Work order: Filter the lines below, keeping each one that holds "States".

Provided data:

*****

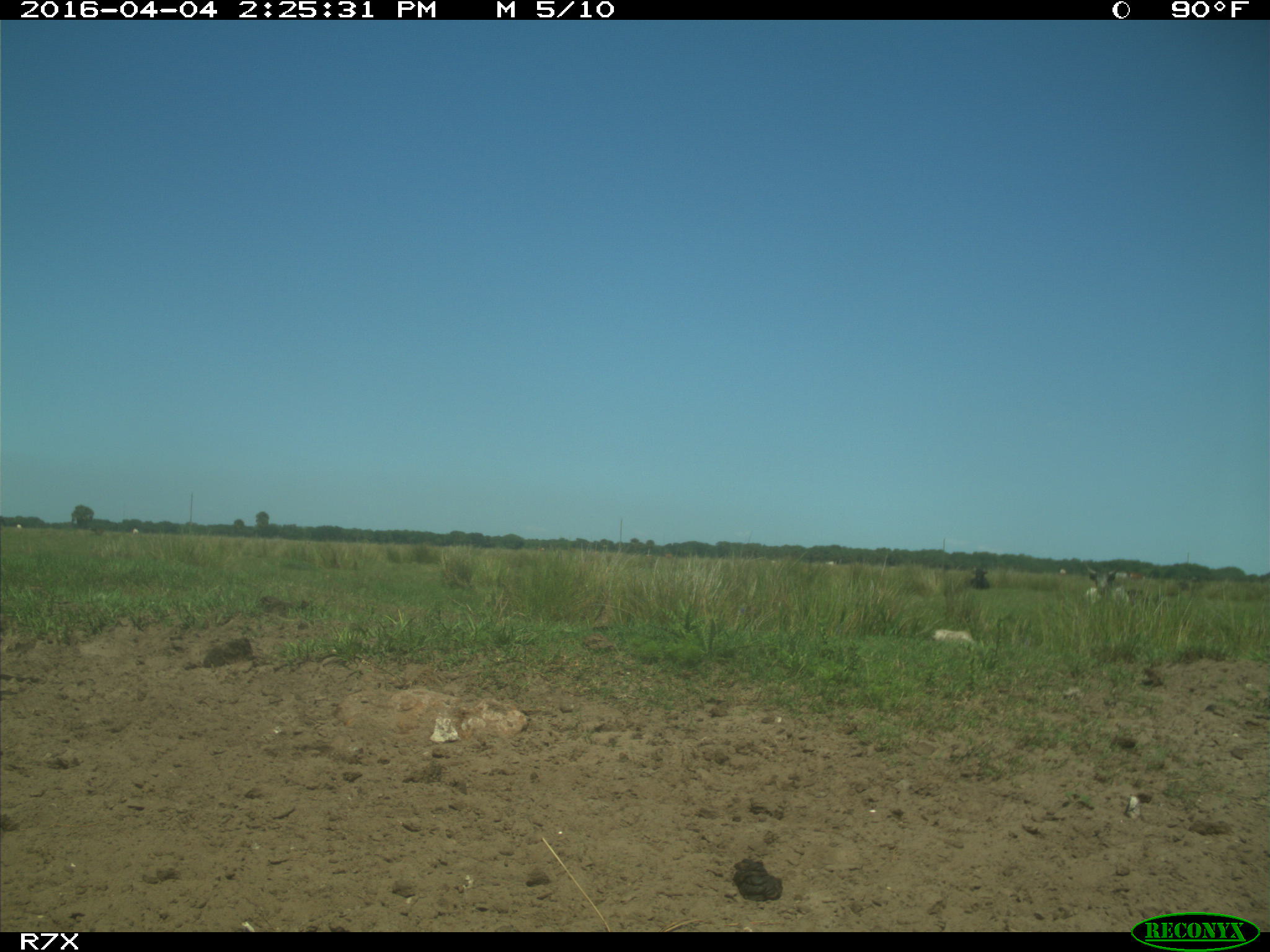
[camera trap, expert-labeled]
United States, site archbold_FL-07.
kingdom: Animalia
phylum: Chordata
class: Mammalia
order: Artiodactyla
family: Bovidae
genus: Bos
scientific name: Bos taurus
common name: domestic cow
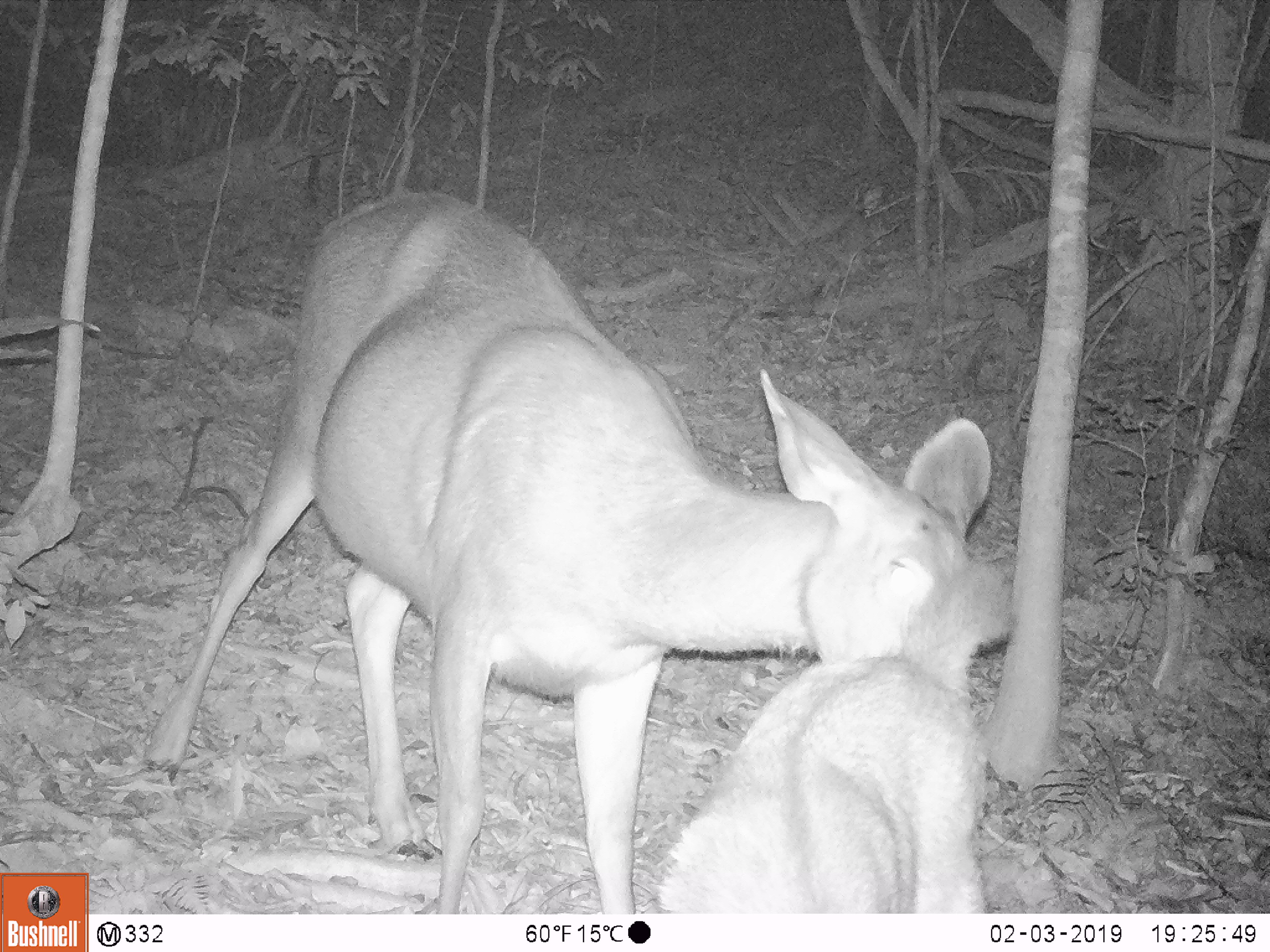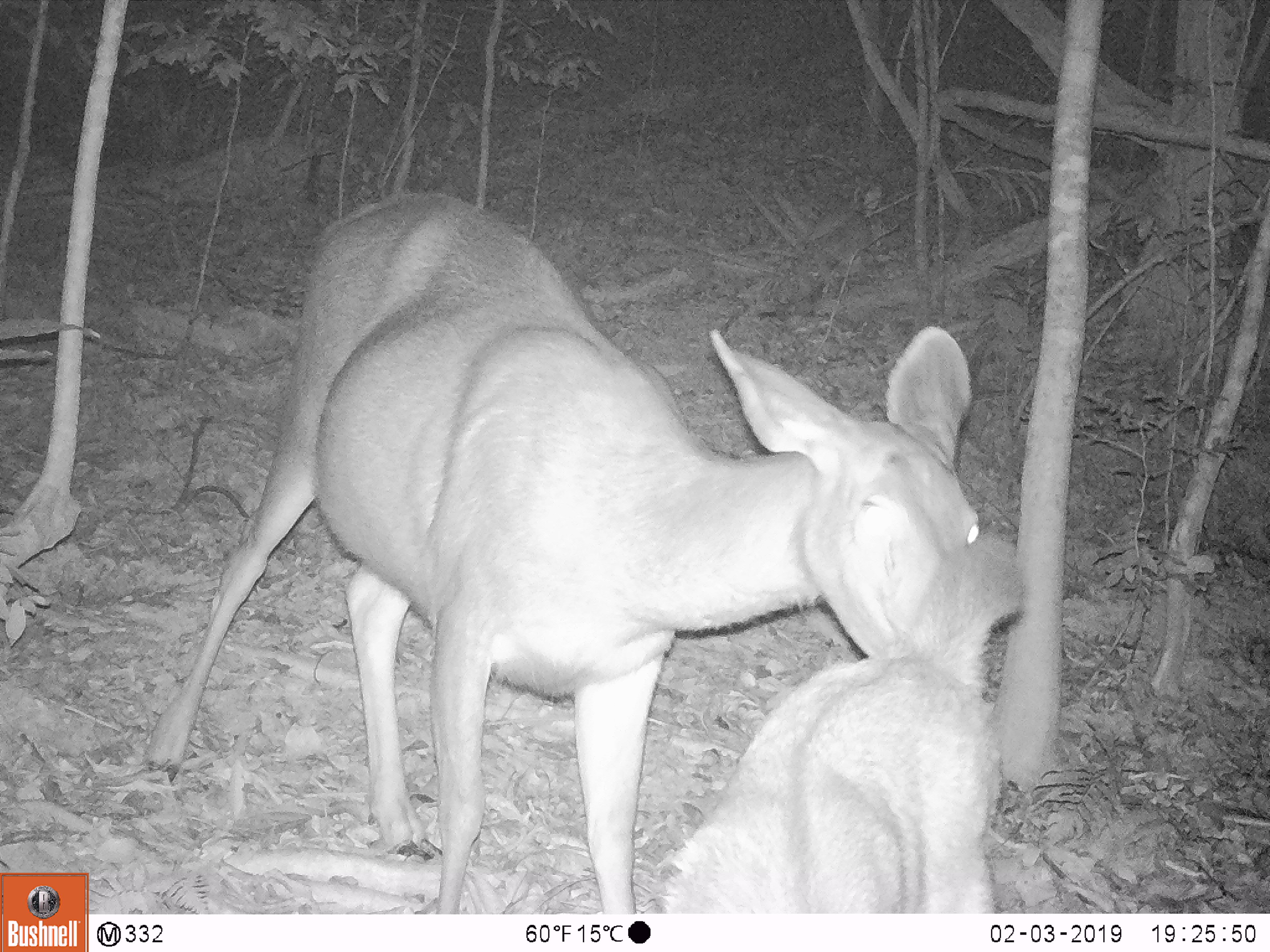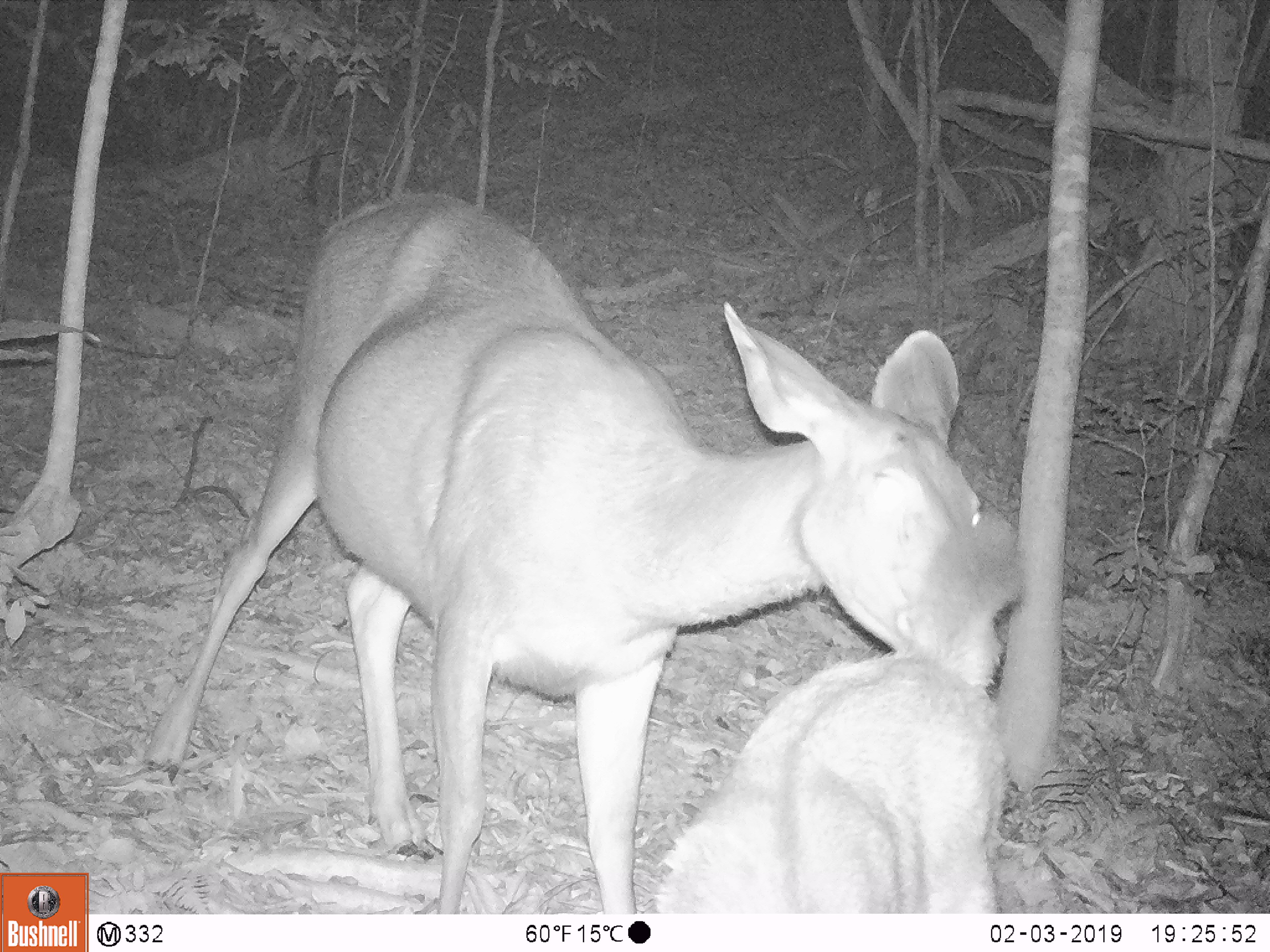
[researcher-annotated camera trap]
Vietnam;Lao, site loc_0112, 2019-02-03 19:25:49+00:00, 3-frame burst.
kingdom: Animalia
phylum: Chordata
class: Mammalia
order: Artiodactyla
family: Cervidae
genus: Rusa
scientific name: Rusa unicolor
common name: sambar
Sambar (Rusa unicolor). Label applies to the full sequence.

*****

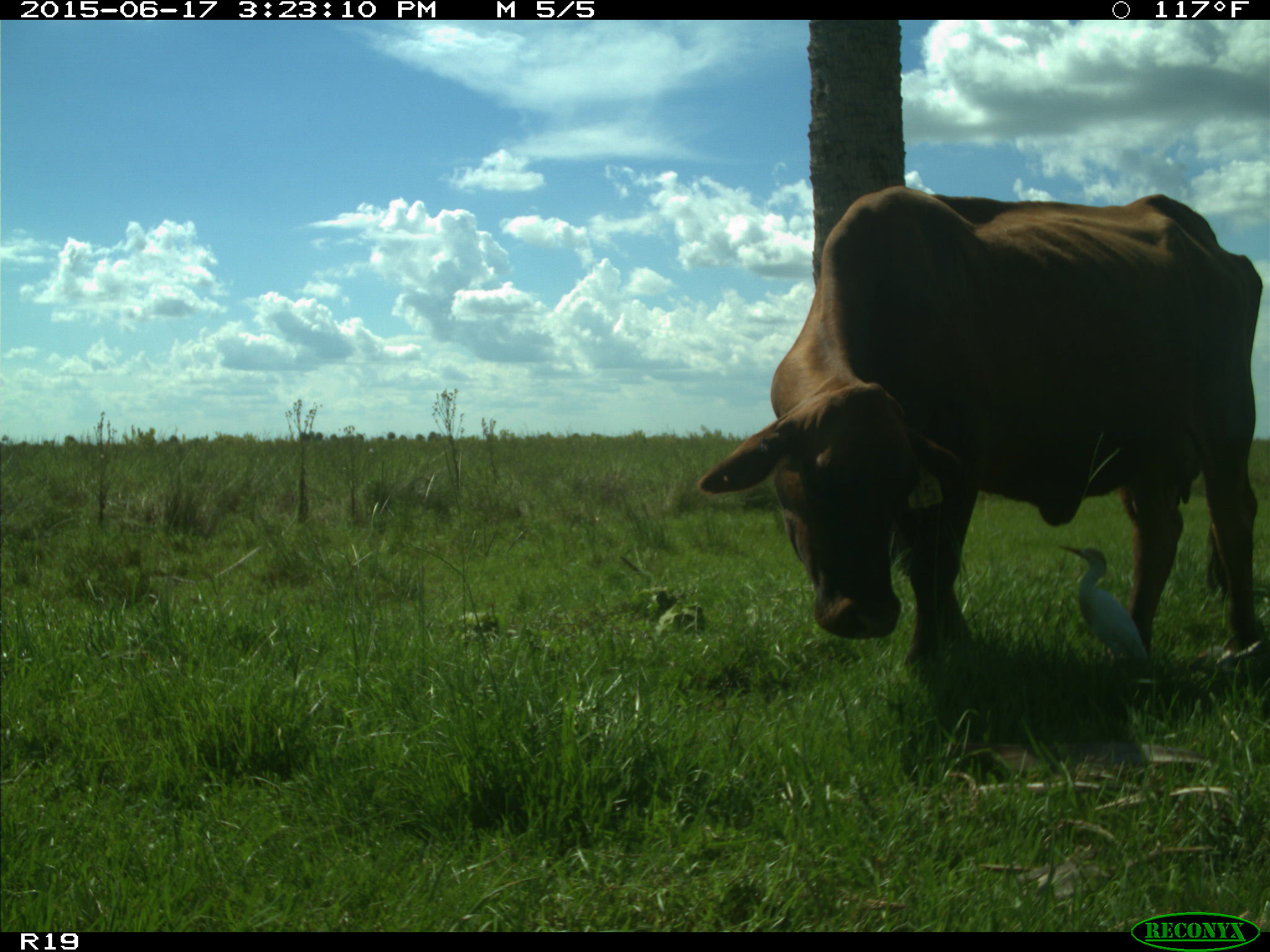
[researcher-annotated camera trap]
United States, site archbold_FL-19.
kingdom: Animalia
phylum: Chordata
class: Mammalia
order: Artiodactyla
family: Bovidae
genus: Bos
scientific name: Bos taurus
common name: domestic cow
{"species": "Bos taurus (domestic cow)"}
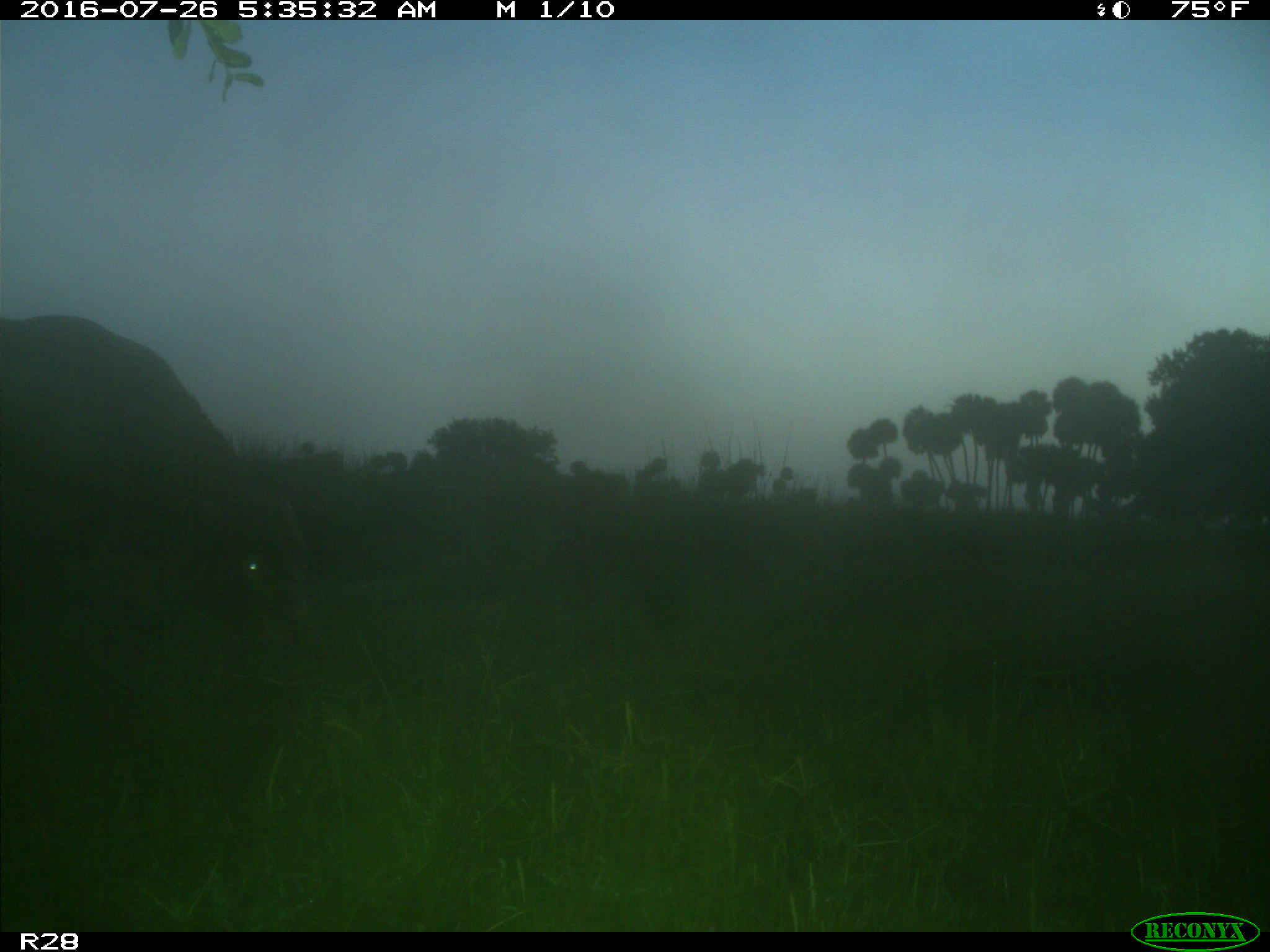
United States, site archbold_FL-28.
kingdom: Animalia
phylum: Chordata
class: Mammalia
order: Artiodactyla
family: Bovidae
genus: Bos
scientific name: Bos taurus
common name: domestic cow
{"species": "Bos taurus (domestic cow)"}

*****

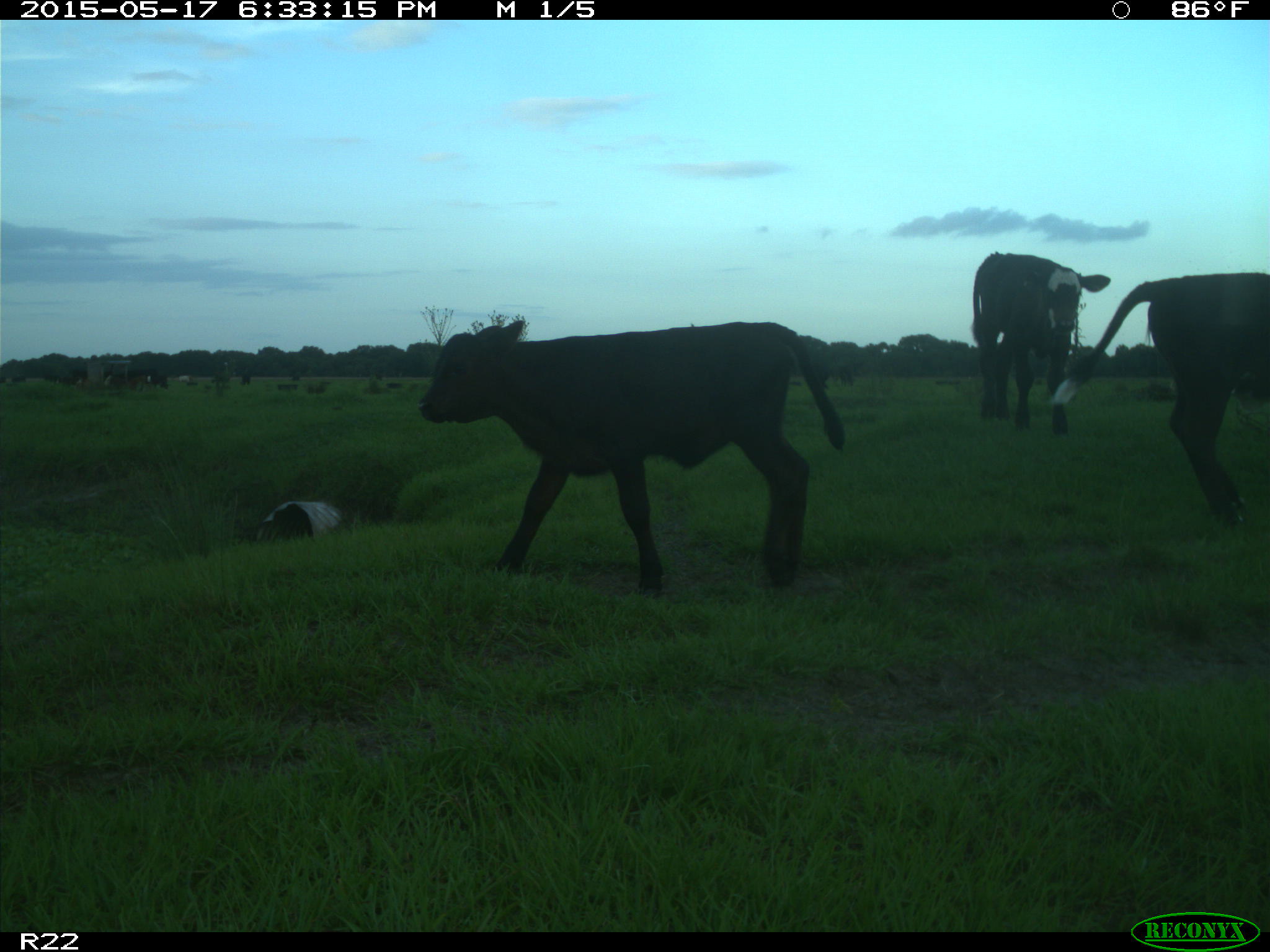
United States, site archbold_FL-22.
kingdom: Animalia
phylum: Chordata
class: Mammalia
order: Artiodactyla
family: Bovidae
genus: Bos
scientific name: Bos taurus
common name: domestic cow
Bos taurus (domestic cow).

*****

Written reply:
United States, site archbold_FL-07.
United States, site archbold_FL-19.
United States, site archbold_FL-28.
United States, site archbold_FL-22.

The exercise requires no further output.